2023-04-30
1000 word keyboard
This post is about how I use GitHub Copilot to be a more efficient developer.
Copilot is an AI-powered code-completion tool that pairs with the developer while coding. It's a glorified auto-completion that is trained on a large body of open-source code. It has a nice VSCode extension and works out of the box with any language, I only tested it with Typescript.
How do I use Copilot?
I find Copilot quite useful for simple, repetitive code-formatting tasks. There are two ways to use Copilot: single-line completion and synthesizing multiple lines (activated with the VSCode command "GitHub Copilot: Open Completions Panel"). I mostly use the former because I like to proofread line by line rather than copying large blocks of code.

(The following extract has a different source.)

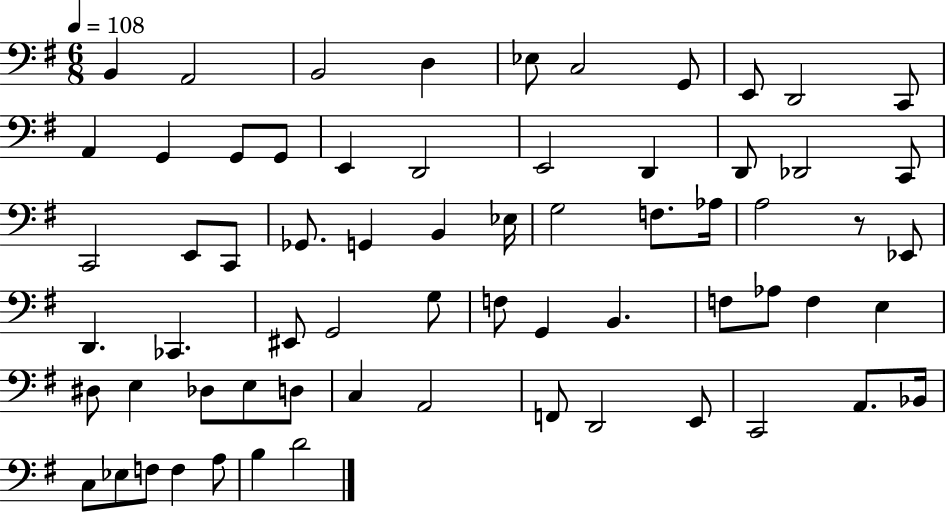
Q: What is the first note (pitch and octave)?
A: B2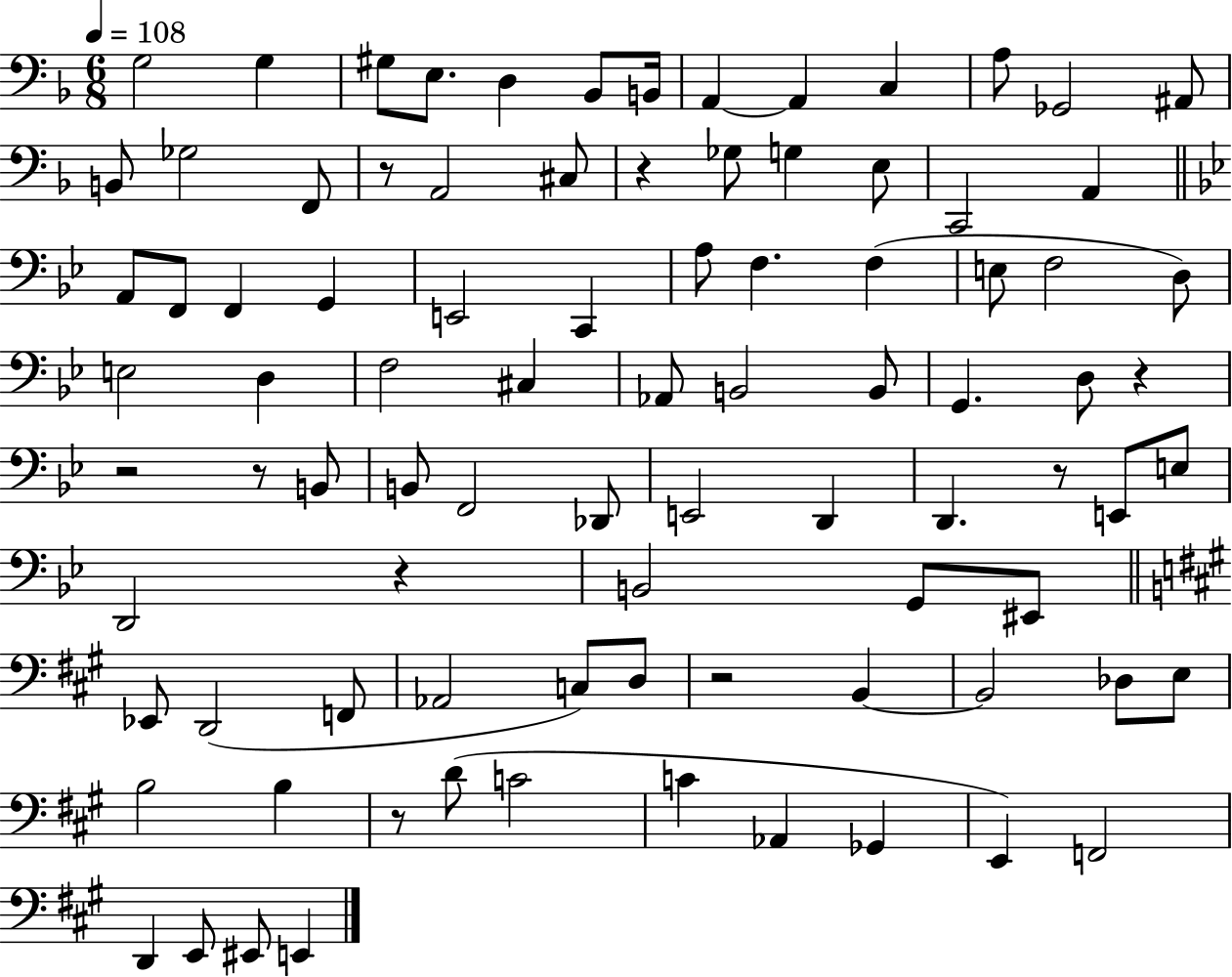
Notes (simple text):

G3/h G3/q G#3/e E3/e. D3/q Bb2/e B2/s A2/q A2/q C3/q A3/e Gb2/h A#2/e B2/e Gb3/h F2/e R/e A2/h C#3/e R/q Gb3/e G3/q E3/e C2/h A2/q A2/e F2/e F2/q G2/q E2/h C2/q A3/e F3/q. F3/q E3/e F3/h D3/e E3/h D3/q F3/h C#3/q Ab2/e B2/h B2/e G2/q. D3/e R/q R/h R/e B2/e B2/e F2/h Db2/e E2/h D2/q D2/q. R/e E2/e E3/e D2/h R/q B2/h G2/e EIS2/e Eb2/e D2/h F2/e Ab2/h C3/e D3/e R/h B2/q B2/h Db3/e E3/e B3/h B3/q R/e D4/e C4/h C4/q Ab2/q Gb2/q E2/q F2/h D2/q E2/e EIS2/e E2/q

Since Copilot heavily relies on examples, after a couple of lines of repetitive code it gets the intention and starts pattern-matching quite accurately. It occasionally makes mistakes, but since I'm completing line-by-line I catch them and either add or subtract words.
I'm using Copilot as a keyboard that has 1000 keys with words instead of individual characters. It's increasing my touch-typing speed from 64 words per minute to 1 line per second (yes, auto-completion is synthesized that fast).
Copilot as a keyboard
My typing accuracy oscillates between 94% and 98%. My fingers are sometimes mistyping letters and similarly, Copilot completes with the wrong line, misses one term at the end of the function call chain, or uses a weird name that needs to be corrected.
Most of the developer's job involves refactoring old code that sometimes involves making mechanical changes like renaming functions, variables, and modules with the help of the IDE. Other times require changing the structure of the code a little bit: converting from one format to another that is almost semantically equivalent. As long as I can supply an example, my 1000-word Copilot keyboard can hallucinate the code somewhat accurately.
Limitations
Copilot rarely makes syntactic mistakes, almost all the errors are semantic, so we moved from mistyping words to having code that always compiles, but may be semantically incorrect, which is arguably worse. Remember: it's just a keyboard, it's on you to correct the typos.
Another less obvious limitation is the limited context. Copilot is not trained on our codebase, nor we are feeding all our modules for every autocompletion. It just receives a few lines before and a few lines after the cursor and it's guessing what we are trying to insert between. It is very good at inferring intent from natural language comments, but it can only learn by example if it doesn't find any.
Closing thoughts
While you could be tempted to delegate more of your code-writing to Copilot, for example letting it implement simple functions providing high-level descriptions, where I found the most benefit is speeding up my typing speed during code refactoring. I occasionally ask it to implement simple snippets and take note of what APIs it would use, so I can learn some new patterns every day.